> _Task objective_: A single number is the answer: the count of lines in these records with "site" in them.

##### Data excerpts #####

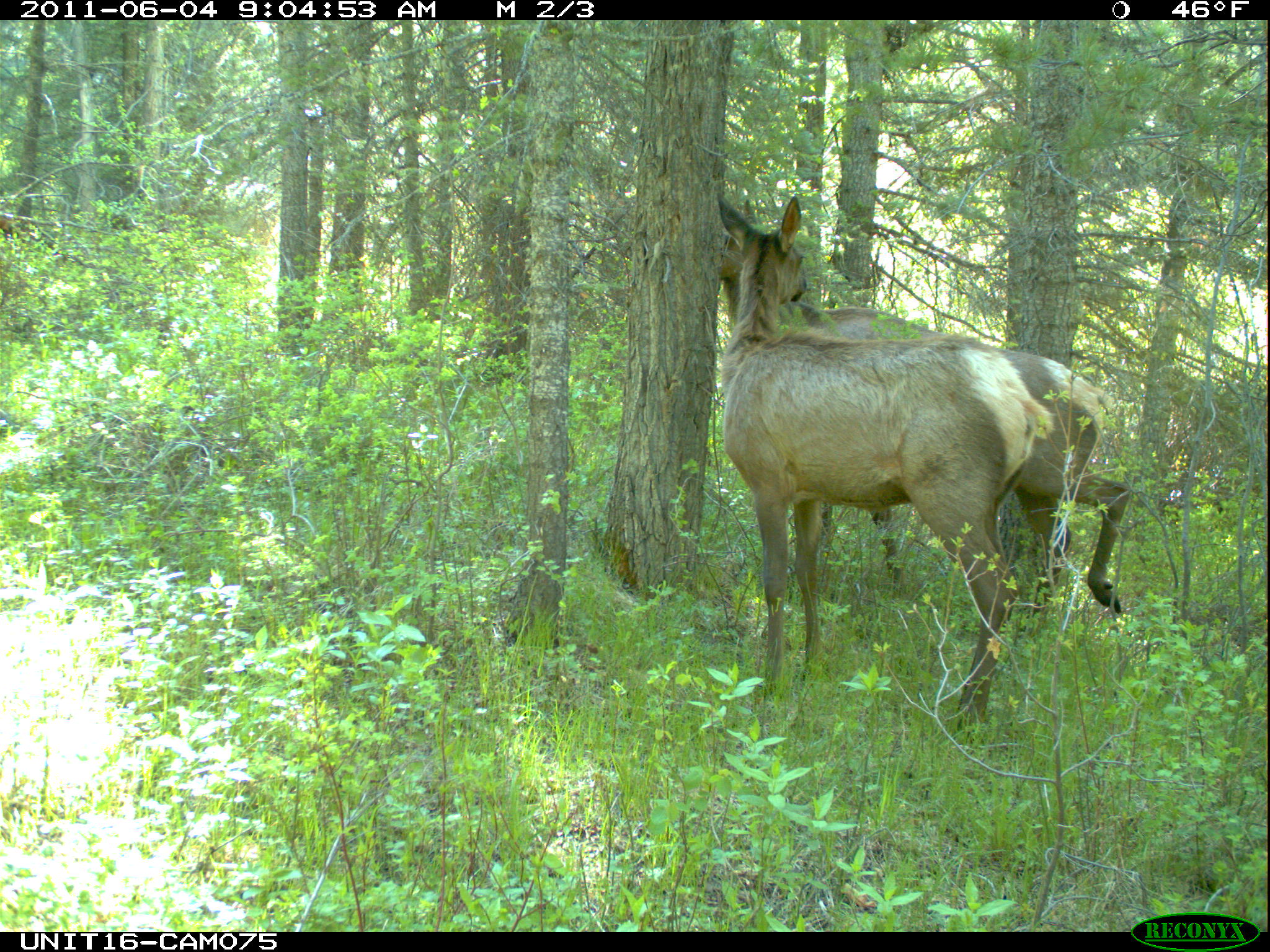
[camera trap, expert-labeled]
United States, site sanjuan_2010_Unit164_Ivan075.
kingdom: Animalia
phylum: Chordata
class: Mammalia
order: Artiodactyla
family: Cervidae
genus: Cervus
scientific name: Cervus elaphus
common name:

#####
##### Data excerpts #####

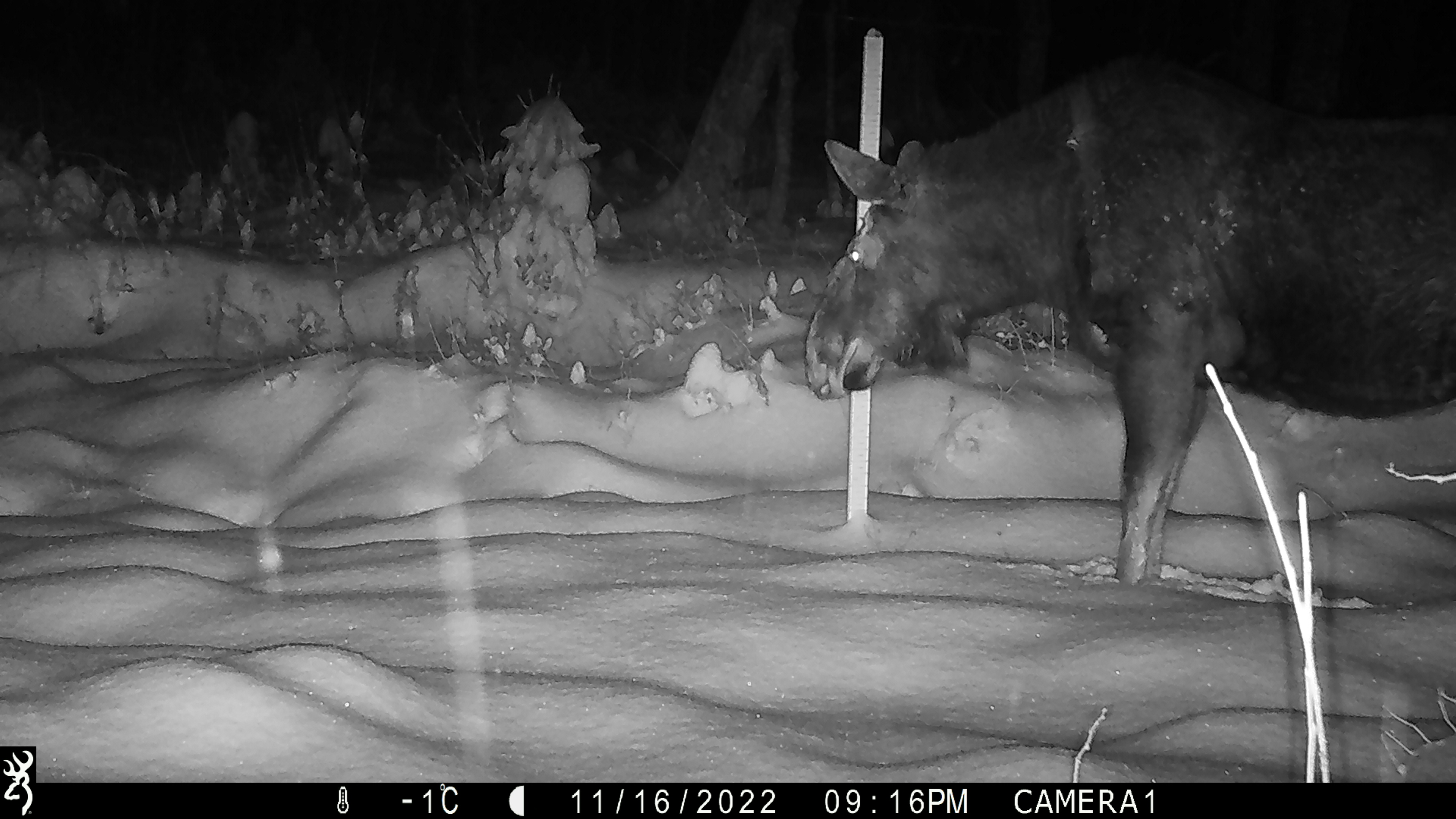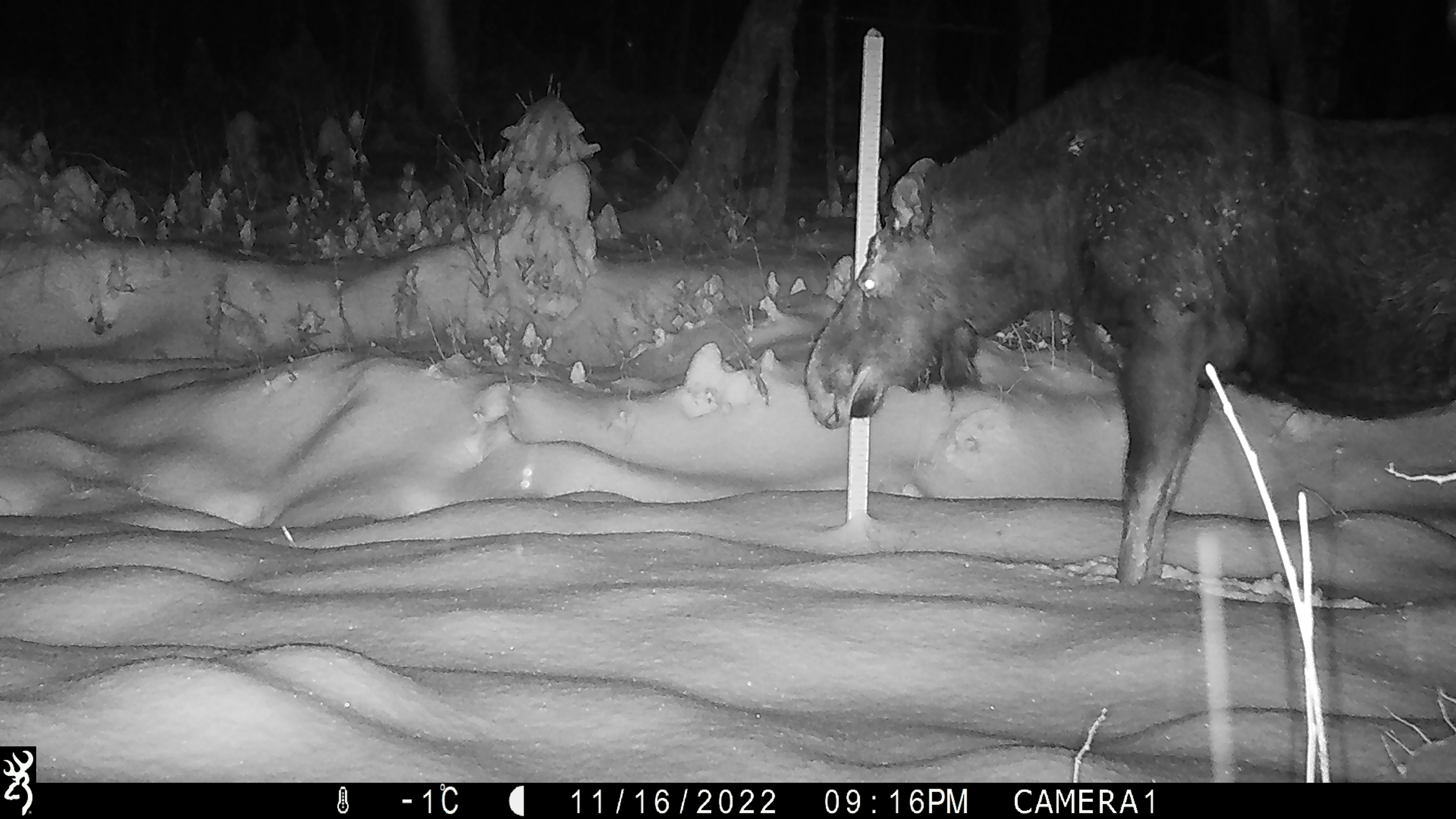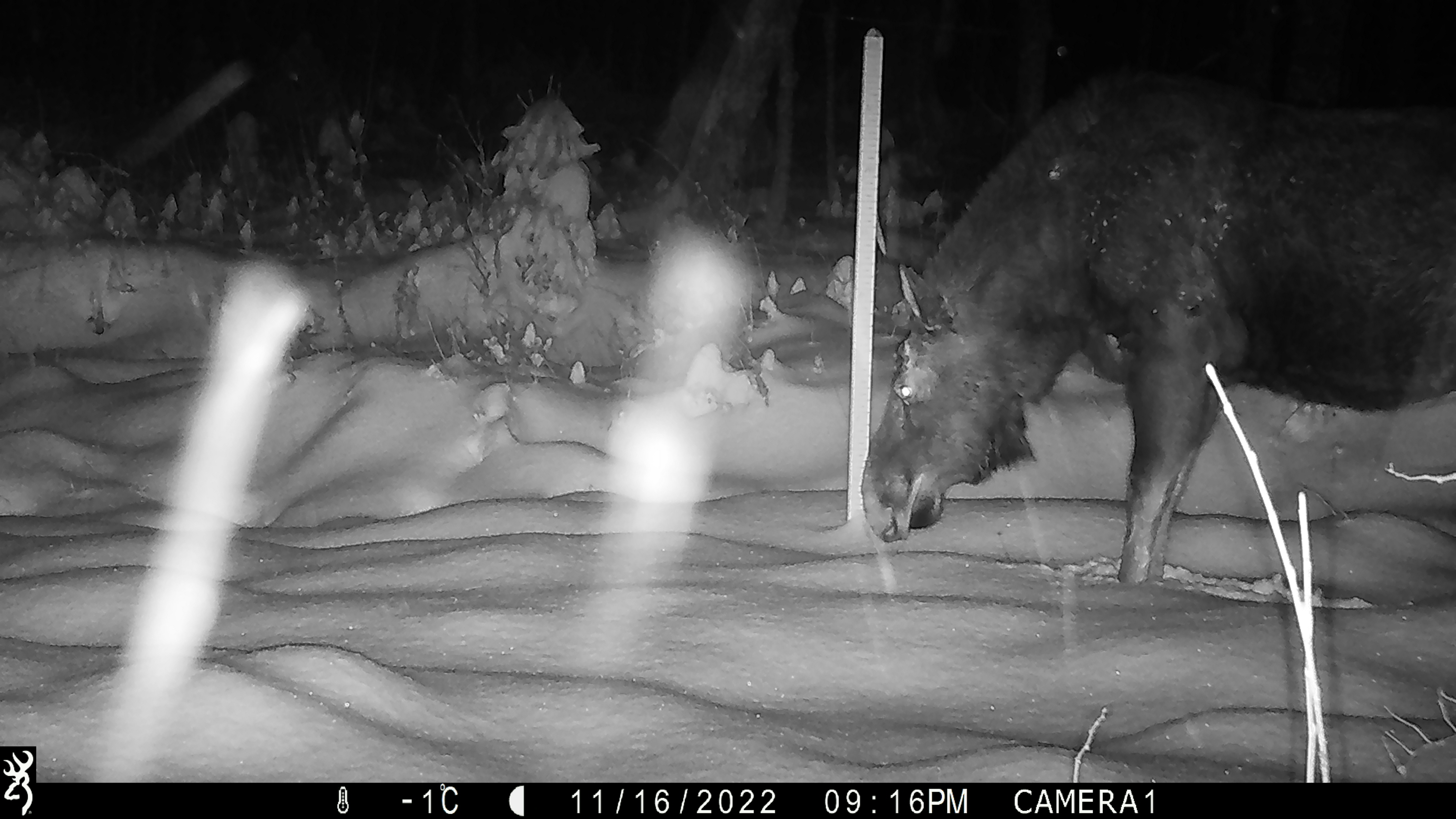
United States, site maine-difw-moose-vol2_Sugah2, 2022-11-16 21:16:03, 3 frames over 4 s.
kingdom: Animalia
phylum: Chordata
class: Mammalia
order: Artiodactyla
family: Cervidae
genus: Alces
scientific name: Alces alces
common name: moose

#####

> _Solution_: 2